▶ _Excerpt to read_
⟨

What a blog “should be”

Alright, so the two posts is just added are my last two blog entries I prepared for our class. The reason I didn’t publish them before is that they could potentially have been published on our school’s news site, The Thunderbird, and I hate double-posting. Today, however, I got feedback on these last two entries, and was given the opportunity to make some suggested edits in order to have the posts published in Friday.

I will not be making those edits.

There are a few problems I have with this feedback. In general, they gave us very few guidelines on what to write and how to write it. I could be forgiven then, for thinking a blog is more of a free-writing exercise, and a way to be more personal, not just in experience but in opinion. Style can vary. But it seems my faculty editor in fact had a very clear idea in her mind of what a blog should be: and that is essentially the same as everything else we’ve written. There should be a central thesis, one idea, that is somehow current. It should be summed up at the beginning with what’s known in the business at a nut graf: a paragraph hinting at what will be expanded upon in the rest of the post. Everything in the post should be about furthering the understanding of that thesis. There is nothing extraneous.

Honestly, the two major criticisms I expected. In the ‘global warming’ one, my editor objected the the strength of the final line. She thought the title was stupid, I mean, everyone knows about global warming (obviously my irony is lost in type…). She also didn’t really get the idea, global warming has always been about science, hasn’t it? So, did I really do such a bad job making the point that we often get embroiled in the nitty gritty of climate change and it’s good sometimes to be reminded of the fundamental, basic, physical truths? My editor also constantly talks about “advancing the dialogue” – what am I adding to the conversation? Is it not clear that a head-clearing common-sense moment is good for those lost in the conversation?

Even if you don’t think it is – why does a blog always have to advance the conversation? Can’t you sometimes just write about things that are interesting? Can’t it be personal, a reflection that some might find entertaining and thoughtful? Can’t it just be… nice to read? That’s why I wrote such a lyrical opening to the second post “Look Up More”. Which, of course, my editor would have me delete entirely from the published version for being completely extraneous to the point. And what is the point in the post anyway, Hayley? The point is, the sky is awesome, we don’t look up at it enough, and those that do can even now, discover and destroy planets.

It’s something I think a lot of us in J-School struggle with. We are always told to write about something that’s news, there has to be a reason we’re writing about something now. Many of us wonder, why can’t we write about things that people should know about, that are interesting, even if they are not currently exploding?


Well, this is my blog and this is the way I choose to write in it. I choose the share my opinions, like I can’t in my news writing. I choose to me lyrical, like I can’t in my news writing. I choose to write about things that are fun and interesting and have no currency, like I can’t in my news writing.

This blog does not harm my journalistic integrity, this blog lets me be who I am, so that I can write my professional things professionally, and still have somewhere to vent my opinion and creativity.

Welcome to my blog.


5 thoughts on “What a blog “should be”

  1. I think there’s a lot of value in the “why am I writing about this now” question, but “because I want to” isn’t always a bad answer. I don’t know what sort of context your school is putting “blogs” in, but if they’re restricting you to making it be the same as everything else journalists do, that sure sounds limiting as hell.

⟩

▶ _Task set_
A) Answer each question from the blog post about what a blog should be.
(i) What is the name of the school's news site?
(ii) What is the title of the second post, whose lyrical opening the editor wanted deleted?
(iii) What term is used for the opening paragraph that hints at what the rest of a post will expand upon?
B) Extend the blog post about what a blog should be, starting after its final line.
The records have no connection to the blog post about what a blog should be.

▶ _Rows_
⟨

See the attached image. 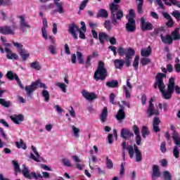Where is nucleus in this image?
<instances>
[{
  "mask_svg": "<svg viewBox=\"0 0 180 180\" xmlns=\"http://www.w3.org/2000/svg\"><path fill=\"white\" fill-rule=\"evenodd\" d=\"M162 72L163 73H162ZM162 72H158L155 77V83L153 84V88L157 89L159 88V91L162 94L163 99L169 101L172 99V95L175 91V79L174 77H170L167 84V89L165 90L166 84L164 83V78H167V69L162 68Z\"/></svg>",
  "mask_w": 180,
  "mask_h": 180,
  "instance_id": "1",
  "label": "nucleus"
},
{
  "mask_svg": "<svg viewBox=\"0 0 180 180\" xmlns=\"http://www.w3.org/2000/svg\"><path fill=\"white\" fill-rule=\"evenodd\" d=\"M153 102V97H151L149 101V104L148 105L147 110L146 111V115L148 119H150V117H152V116H155L153 121V131H155V133H160V131H161V129L160 128L161 120L160 117H158L160 116V110L155 108Z\"/></svg>",
  "mask_w": 180,
  "mask_h": 180,
  "instance_id": "2",
  "label": "nucleus"
},
{
  "mask_svg": "<svg viewBox=\"0 0 180 180\" xmlns=\"http://www.w3.org/2000/svg\"><path fill=\"white\" fill-rule=\"evenodd\" d=\"M121 0H113L112 4L110 5V11L111 12L112 24L116 26L118 23L117 20H122L124 13L122 9H120L118 4H120Z\"/></svg>",
  "mask_w": 180,
  "mask_h": 180,
  "instance_id": "3",
  "label": "nucleus"
},
{
  "mask_svg": "<svg viewBox=\"0 0 180 180\" xmlns=\"http://www.w3.org/2000/svg\"><path fill=\"white\" fill-rule=\"evenodd\" d=\"M82 27L79 29V26L75 25V23H72L70 25L68 32L70 34H72V37L77 40L78 36L77 32L79 33V39L84 40L86 39L85 34L84 32H86V23L84 22H81Z\"/></svg>",
  "mask_w": 180,
  "mask_h": 180,
  "instance_id": "4",
  "label": "nucleus"
},
{
  "mask_svg": "<svg viewBox=\"0 0 180 180\" xmlns=\"http://www.w3.org/2000/svg\"><path fill=\"white\" fill-rule=\"evenodd\" d=\"M117 53L120 57H124L125 56L124 64L127 68L131 65V60L133 58V56L136 54L135 50L131 48L124 49V47H119L117 49Z\"/></svg>",
  "mask_w": 180,
  "mask_h": 180,
  "instance_id": "5",
  "label": "nucleus"
},
{
  "mask_svg": "<svg viewBox=\"0 0 180 180\" xmlns=\"http://www.w3.org/2000/svg\"><path fill=\"white\" fill-rule=\"evenodd\" d=\"M107 77H108V70L105 67V63L103 61H99L97 69L94 72V79L98 82V81H105Z\"/></svg>",
  "mask_w": 180,
  "mask_h": 180,
  "instance_id": "6",
  "label": "nucleus"
},
{
  "mask_svg": "<svg viewBox=\"0 0 180 180\" xmlns=\"http://www.w3.org/2000/svg\"><path fill=\"white\" fill-rule=\"evenodd\" d=\"M13 44L16 47L18 53L21 56L22 61H27L30 54L27 51V50H25V49H23V44H20V43H15V41H13Z\"/></svg>",
  "mask_w": 180,
  "mask_h": 180,
  "instance_id": "7",
  "label": "nucleus"
},
{
  "mask_svg": "<svg viewBox=\"0 0 180 180\" xmlns=\"http://www.w3.org/2000/svg\"><path fill=\"white\" fill-rule=\"evenodd\" d=\"M22 174L23 176L26 178V179H32V178H34V179H38V178H41V179H42L43 178V176L41 174V173H38V174H37L36 172H31L30 173L27 166L23 167Z\"/></svg>",
  "mask_w": 180,
  "mask_h": 180,
  "instance_id": "8",
  "label": "nucleus"
},
{
  "mask_svg": "<svg viewBox=\"0 0 180 180\" xmlns=\"http://www.w3.org/2000/svg\"><path fill=\"white\" fill-rule=\"evenodd\" d=\"M131 77L127 78V84L123 85V90L125 92V96L127 99L131 98V92L133 90V86L131 83Z\"/></svg>",
  "mask_w": 180,
  "mask_h": 180,
  "instance_id": "9",
  "label": "nucleus"
},
{
  "mask_svg": "<svg viewBox=\"0 0 180 180\" xmlns=\"http://www.w3.org/2000/svg\"><path fill=\"white\" fill-rule=\"evenodd\" d=\"M163 2H165V5H166L167 6H172V5L178 6L179 4L176 0H163ZM156 3L158 4L160 9H165V6L164 4H162V0H156Z\"/></svg>",
  "mask_w": 180,
  "mask_h": 180,
  "instance_id": "10",
  "label": "nucleus"
},
{
  "mask_svg": "<svg viewBox=\"0 0 180 180\" xmlns=\"http://www.w3.org/2000/svg\"><path fill=\"white\" fill-rule=\"evenodd\" d=\"M136 20L133 18H128V22L126 24V30L128 32L134 33L136 32Z\"/></svg>",
  "mask_w": 180,
  "mask_h": 180,
  "instance_id": "11",
  "label": "nucleus"
},
{
  "mask_svg": "<svg viewBox=\"0 0 180 180\" xmlns=\"http://www.w3.org/2000/svg\"><path fill=\"white\" fill-rule=\"evenodd\" d=\"M39 84V82H32L31 84H27V86H25V91L27 96H31L32 94H33V92L37 89Z\"/></svg>",
  "mask_w": 180,
  "mask_h": 180,
  "instance_id": "12",
  "label": "nucleus"
},
{
  "mask_svg": "<svg viewBox=\"0 0 180 180\" xmlns=\"http://www.w3.org/2000/svg\"><path fill=\"white\" fill-rule=\"evenodd\" d=\"M141 29L143 32L153 30V26L150 22H146L145 18H141Z\"/></svg>",
  "mask_w": 180,
  "mask_h": 180,
  "instance_id": "13",
  "label": "nucleus"
},
{
  "mask_svg": "<svg viewBox=\"0 0 180 180\" xmlns=\"http://www.w3.org/2000/svg\"><path fill=\"white\" fill-rule=\"evenodd\" d=\"M170 129H171L172 131H173L172 139L174 141V144H176V146H180L179 134V132H177L174 124H171Z\"/></svg>",
  "mask_w": 180,
  "mask_h": 180,
  "instance_id": "14",
  "label": "nucleus"
},
{
  "mask_svg": "<svg viewBox=\"0 0 180 180\" xmlns=\"http://www.w3.org/2000/svg\"><path fill=\"white\" fill-rule=\"evenodd\" d=\"M120 136L122 139L127 140V139H131V137H134V132H131L129 128H122Z\"/></svg>",
  "mask_w": 180,
  "mask_h": 180,
  "instance_id": "15",
  "label": "nucleus"
},
{
  "mask_svg": "<svg viewBox=\"0 0 180 180\" xmlns=\"http://www.w3.org/2000/svg\"><path fill=\"white\" fill-rule=\"evenodd\" d=\"M82 95L87 101H94V99H97V96L94 91L89 93L87 90H82Z\"/></svg>",
  "mask_w": 180,
  "mask_h": 180,
  "instance_id": "16",
  "label": "nucleus"
},
{
  "mask_svg": "<svg viewBox=\"0 0 180 180\" xmlns=\"http://www.w3.org/2000/svg\"><path fill=\"white\" fill-rule=\"evenodd\" d=\"M133 131L136 136V144L137 146H140L141 144V136L140 135V128L136 124L133 125Z\"/></svg>",
  "mask_w": 180,
  "mask_h": 180,
  "instance_id": "17",
  "label": "nucleus"
},
{
  "mask_svg": "<svg viewBox=\"0 0 180 180\" xmlns=\"http://www.w3.org/2000/svg\"><path fill=\"white\" fill-rule=\"evenodd\" d=\"M57 9L51 11V15H55V13H64V9L63 6V4L60 2V1H53Z\"/></svg>",
  "mask_w": 180,
  "mask_h": 180,
  "instance_id": "18",
  "label": "nucleus"
},
{
  "mask_svg": "<svg viewBox=\"0 0 180 180\" xmlns=\"http://www.w3.org/2000/svg\"><path fill=\"white\" fill-rule=\"evenodd\" d=\"M11 120L15 124H20L21 122H24L23 114H15V115H11Z\"/></svg>",
  "mask_w": 180,
  "mask_h": 180,
  "instance_id": "19",
  "label": "nucleus"
},
{
  "mask_svg": "<svg viewBox=\"0 0 180 180\" xmlns=\"http://www.w3.org/2000/svg\"><path fill=\"white\" fill-rule=\"evenodd\" d=\"M160 176H161V172H160V167L158 165H153L152 180H156V178H160Z\"/></svg>",
  "mask_w": 180,
  "mask_h": 180,
  "instance_id": "20",
  "label": "nucleus"
},
{
  "mask_svg": "<svg viewBox=\"0 0 180 180\" xmlns=\"http://www.w3.org/2000/svg\"><path fill=\"white\" fill-rule=\"evenodd\" d=\"M160 39L164 44L171 45L173 44L172 40V34H166V36H163V34H160Z\"/></svg>",
  "mask_w": 180,
  "mask_h": 180,
  "instance_id": "21",
  "label": "nucleus"
},
{
  "mask_svg": "<svg viewBox=\"0 0 180 180\" xmlns=\"http://www.w3.org/2000/svg\"><path fill=\"white\" fill-rule=\"evenodd\" d=\"M0 33L1 34H5V35L15 34L14 31L13 30V29H11V26H4L3 27H0Z\"/></svg>",
  "mask_w": 180,
  "mask_h": 180,
  "instance_id": "22",
  "label": "nucleus"
},
{
  "mask_svg": "<svg viewBox=\"0 0 180 180\" xmlns=\"http://www.w3.org/2000/svg\"><path fill=\"white\" fill-rule=\"evenodd\" d=\"M134 153L136 155V162H141L143 160V155L141 153V150L139 149V146L134 143Z\"/></svg>",
  "mask_w": 180,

⟩

▶ _In response_
A)
(i) The Thunderbird
(ii) "Look Up More"
(iii) A nut graf

B)
    For one, attempting to do everything the way it’s always been done is one of the contributing factors to the “crisis” journalism finds itself in. Not that there isn’t value in the kind of blog posts they seem to be trying to teach, but as far as what a blog “should be,” that question is going to be open for a very long time. To kind of tie it back to print, you might as well ask what a column “should be.” Yes there’s a tried-and-true method of writing a straight opinion piece, but one columnist who came to NASH talked about one he wrote about his dogs. It shouldn’t really matter what you’re “adding to the conversation” if your stuff is interesting. As long as there are no specific newsy expectations, being interesting is the only justification you need.

    Insofar as you want to ultimately get paid for writing a blog, the only limits should be what you can convince a publication or website to run. So if they’re teaching you that there’s one way, and that’s gonna be essentially be the way it’s always been done, you should link them to some of the awesome blogs out there that are successful in spite of being different. Since you’re into science writing, show them sites like Bad Astronomy. He often posts stuff relevant to cutting-edge astronomy, but he’s also happy to put up general musings on science, and write about, well, what he knows. A lot of scientists run blogs where they pretty much talk about what they do and what they know, and they get a lot of hits. Why? Because there are people who want to read about science.

    That said, you have to know your audience, obviously. But as long as you’re happy shopping around until you find a particular publication that has the audience you’re looking for, that shouldn’t be an issue — and there’s sure as hell an audience hungry for clear explanations of science. Though as you want to be a journalist, and given that’ll mean that you’ll have to write stuff you don’t want to write for a long time, you should know how to write in as many styles as possible.

    As far as your pieces below go, I found them both pretty interesting, but it felt like they should be longer. The astronomy one in particular felt like it would lend itself really well to something long-form — and you can get away with more flowery writing in long-form. Considering structure is still important, and it sort of felt like it ended just when it was getting good. There’s value in writing starting somewhere, going someplace else, but then coming back to something that just “feels right.” If you start somewhere, go somewhere else, and keep going other places, I find it doesn’t have closure. You’re left with a “what now?” feeling as opposed to a “aha, everything tied up nicely and we’re done!” feeling. But you can get away with a couple of paragraphs of setting the scene depending on the context.

    So in summary (and never say “in summary” when you’re ending), I wouldn’t say there’s a right answer to what a blog should be. But if I had to give a “right answer,” it’d be “write what you want so long as you know you have a receptive audience, and balance traditional techniques with the freedom allowed by the new medium.” Space isn’t a premium as it once was, so your only real obligation, and measure of success is being interesting enough that people will read. Experiment! If you fail, try something new. If you succeed, keep doing that, and keep experimenting more.

  2. Thanks Ryan!
    I swear your reply was longer than my post – which is great, because it was INTERESTING.
    Which is another point I forgot to bring up: our assignment limited our blog posts to around 400 words. Even my astro one broke the “rules” by being as long as it was – nearly 700 words.

  3. OMG, you are expressing exactly what I was thinking, too!!!!! Couldn’t have said it better! Yay Hayley for having the guts to say out loud what probably many of us are thinking and feeling right now!!!!

  4. Hi H,

    Re: what a blog “should be” .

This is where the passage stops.